Upload IRT parameters into FastTest
Xcalibre will provide all the IRT parameters in a spreadsheet, in addition to the primary Word report. Import them into your testing platform. This will associate the IRT parameters with all the items in your CAT pool. FastTest has functionality to streamline this process.
Now that you have your final pool of items established, and calculated the IRT parameters, you need to establish the algorithms you are going to use to publish the CAT. That is, you need to decide on the Initial Theta rule, Item Selection rule (including sub algorithms like content or exposure constraints), and Termination Criterion. To establish these, you need to perform more simulation studies, but now with your final bank as the input rather than a fake bank from the monte Carlo simulations. The most important aspect is determining the tradeoff between test length and precision; a termination criterion that provides more precise scores will have longer tests, and you can control the exact extent with a CAT.
Assemble a “test form” in FastTest that consists of all the items you intend to use in your CAT tool. Then select CAT as the delivery method in the Test Options screen, and you’ll see a screen where you can input the results from your CATSim validity study for the three important CAT algorithms.

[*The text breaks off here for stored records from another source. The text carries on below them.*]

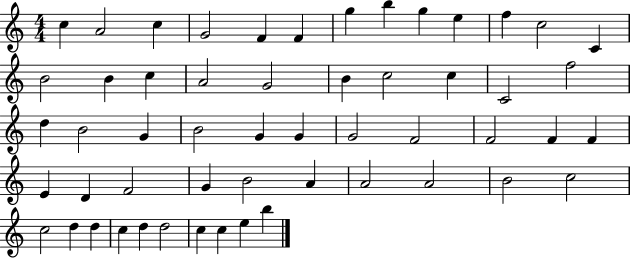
{
  \clef treble
  \numericTimeSignature
  \time 4/4
  \key c \major
  c''4 a'2 c''4 | g'2 f'4 f'4 | g''4 b''4 g''4 e''4 | f''4 c''2 c'4 | \break b'2 b'4 c''4 | a'2 g'2 | b'4 c''2 c''4 | c'2 f''2 | \break d''4 b'2 g'4 | b'2 g'4 g'4 | g'2 f'2 | f'2 f'4 f'4 | \break e'4 d'4 f'2 | g'4 b'2 a'4 | a'2 a'2 | b'2 c''2 | \break c''2 d''4 d''4 | c''4 d''4 d''2 | c''4 c''4 e''4 b''4 | \bar "|."
}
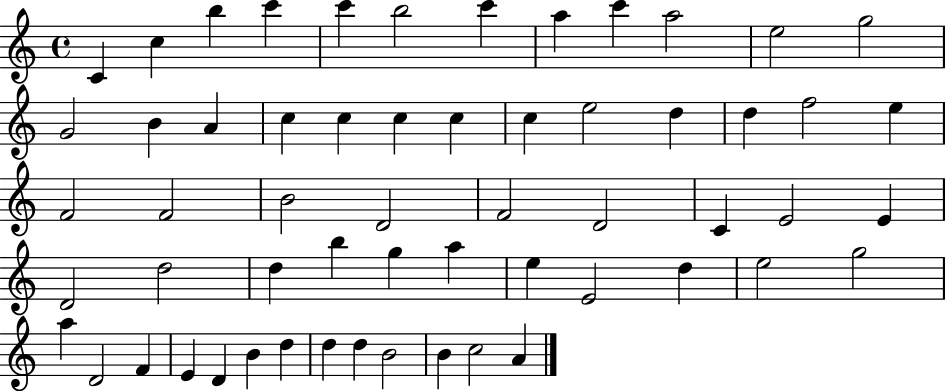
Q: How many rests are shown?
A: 0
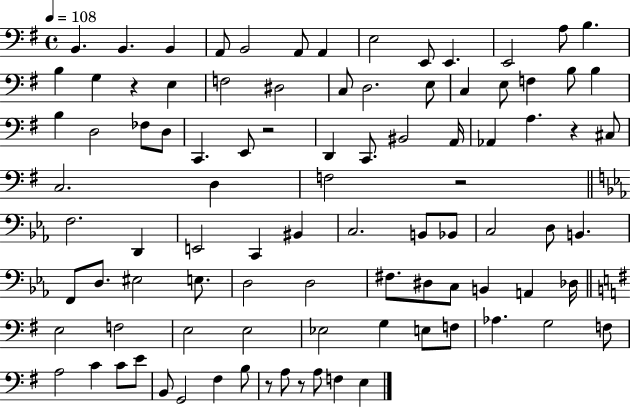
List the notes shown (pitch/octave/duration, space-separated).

B2/q. B2/q. B2/q A2/e B2/h A2/e A2/q E3/h E2/e E2/q. E2/h A3/e B3/q. B3/q G3/q R/q E3/q F3/h D#3/h C3/e D3/h. E3/e C3/q E3/e F3/q B3/e B3/q B3/q D3/h FES3/e D3/e C2/q. E2/e R/h D2/q C2/e. BIS2/h A2/s Ab2/q A3/q. R/q C#3/e C3/h. D3/q F3/h R/h F3/h. D2/q E2/h C2/q BIS2/q C3/h. B2/e Bb2/e C3/h D3/e B2/q. F2/e D3/e. EIS3/h E3/e. D3/h D3/h F#3/e. D#3/e C3/e B2/q A2/q Db3/s E3/h F3/h E3/h E3/h Eb3/h G3/q E3/e F3/e Ab3/q. G3/h F3/e A3/h C4/q C4/e E4/e B2/e G2/h F#3/q B3/e R/e A3/e R/e A3/e F3/q E3/q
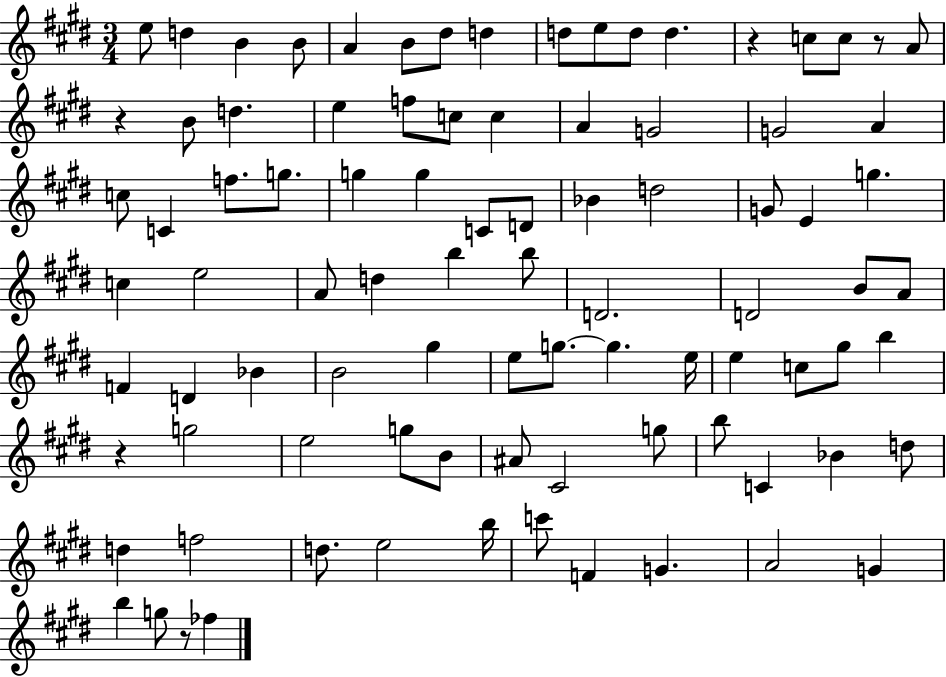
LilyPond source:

{
  \clef treble
  \numericTimeSignature
  \time 3/4
  \key e \major
  e''8 d''4 b'4 b'8 | a'4 b'8 dis''8 d''4 | d''8 e''8 d''8 d''4. | r4 c''8 c''8 r8 a'8 | \break r4 b'8 d''4. | e''4 f''8 c''8 c''4 | a'4 g'2 | g'2 a'4 | \break c''8 c'4 f''8. g''8. | g''4 g''4 c'8 d'8 | bes'4 d''2 | g'8 e'4 g''4. | \break c''4 e''2 | a'8 d''4 b''4 b''8 | d'2. | d'2 b'8 a'8 | \break f'4 d'4 bes'4 | b'2 gis''4 | e''8 g''8.~~ g''4. e''16 | e''4 c''8 gis''8 b''4 | \break r4 g''2 | e''2 g''8 b'8 | ais'8 cis'2 g''8 | b''8 c'4 bes'4 d''8 | \break d''4 f''2 | d''8. e''2 b''16 | c'''8 f'4 g'4. | a'2 g'4 | \break b''4 g''8 r8 fes''4 | \bar "|."
}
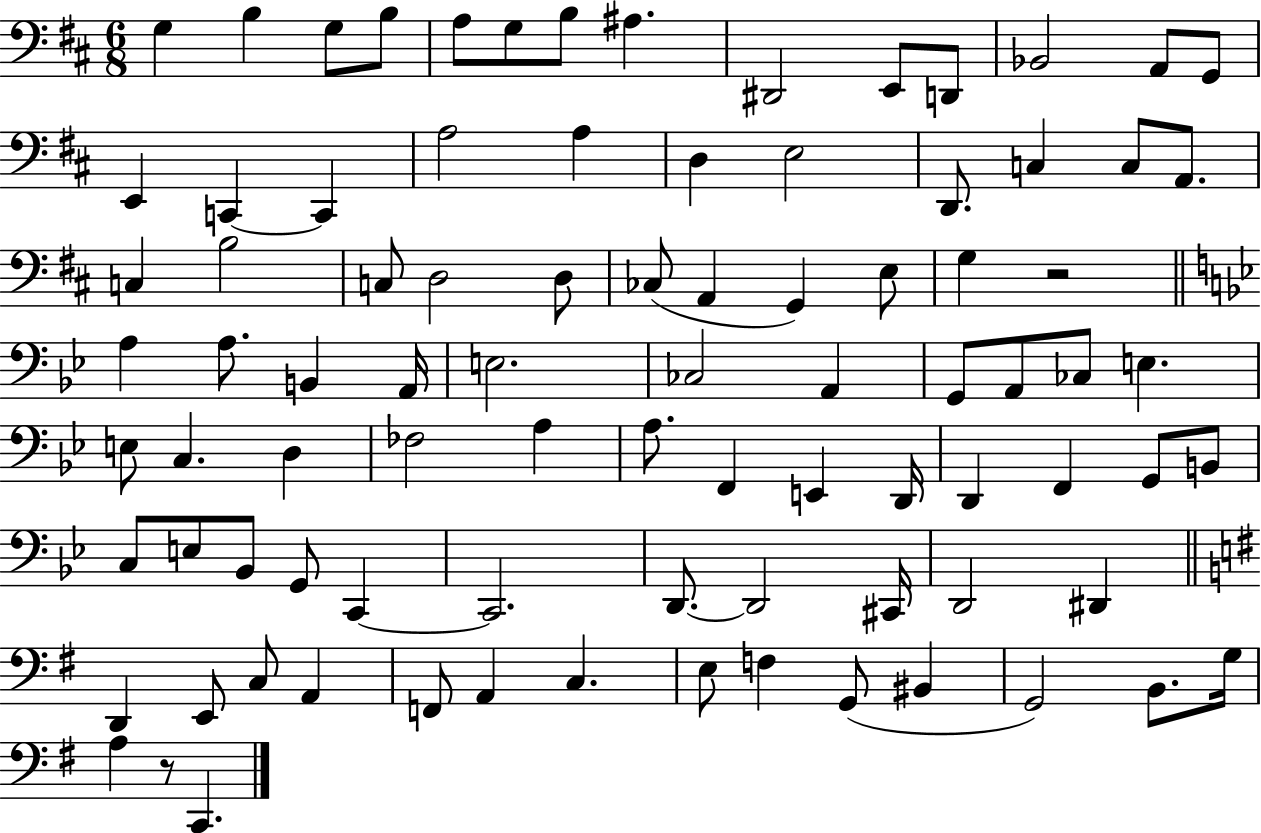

Your CAT is now ready to go! Before bringing in real students, however, we recommend that you take it a few times as QA. Do so with certain students in mind, such as a very low student, a very high student, or one near the cut score (if you have one). To peek under the hood at the CAT algorithm, you can export the Examinee Test Detail Report from FastTest, which provides an item-by-item picture of how the CAT proceeds.
As you can see, the development of an adaptive test is not easy and can take months even if you have all the software and expertise you need. But for something so important, that could be used to make important decisions about people, this is absolutely warranted.
However, if you have all the data you need today, there’s no reason that it should take months to develop an adaptive test – assessment platforms should make it easy enough for you to do so in an afternoon, which FastTest absolutely does.